If you are an Individual or HUF selling your land or building (any type: whether used for residential or commercial), the capital gains from the sale shall be exempted fully from taxation, provided you re-invest the entire proceeds in specified bonds (NHAI, REC, etc.) within 6 months. The Maximum eligible investment is ₹50 lakh and the investment cannot be withdrawn before 5 years. There is no restriction on number of houses held to qualify for this exemption.
If you are an Individual or HUF selling Sale of agricultural land used for farming for at least 2 years, the capital gains from the sale shall be exempted fully from taxation, provided you re-invest the entire proceeds in another agricultural land within 2 years.
Any assessee whose Industrial land/building is compulsorily acquired, the capital gain from the proceeds received on compulsory acquisition shall be exempt fully, If reinvested in similar assets within 3 years.
W.e.f 01st April 2026, ie FY 2026‑27, all these reinvestment‑based exemptions have been withdrawn.

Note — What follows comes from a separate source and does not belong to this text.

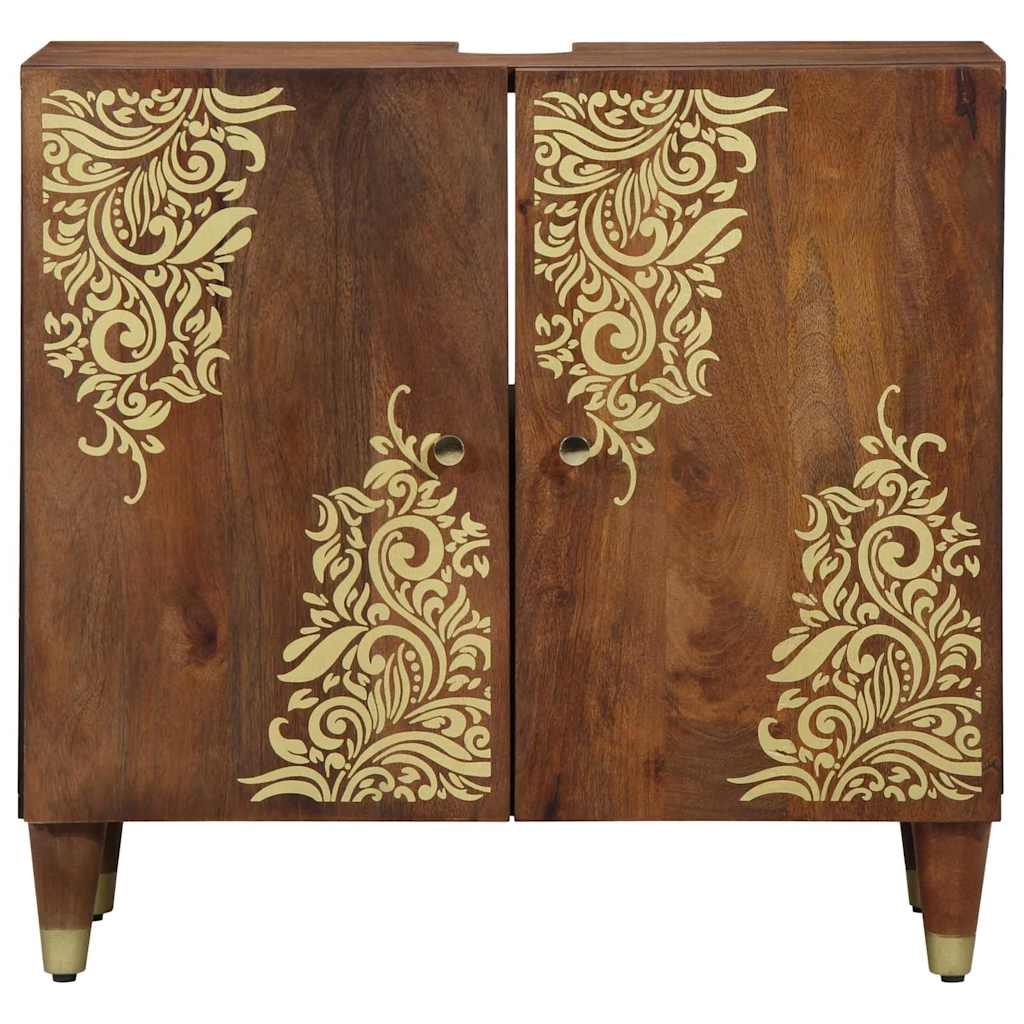 Badezimmerschrank Braun 62 x 33 x 58 cm Massivholz Mango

You will be surprised to find out that many exemption section or rules, which you might have heard from your accountant are no longer applicable from FY 2026-2027.
Under the New Income Tax Act that takes effect from 1st April 2026, all reinvestment-based exemptions are removed and only relief available is a threshold‑based relief for LTCG on equity shares/equity MF/REITs/InvITs, ie Relief upto ₹1.25 lakh per year, as already mentioned in tax table paragraph.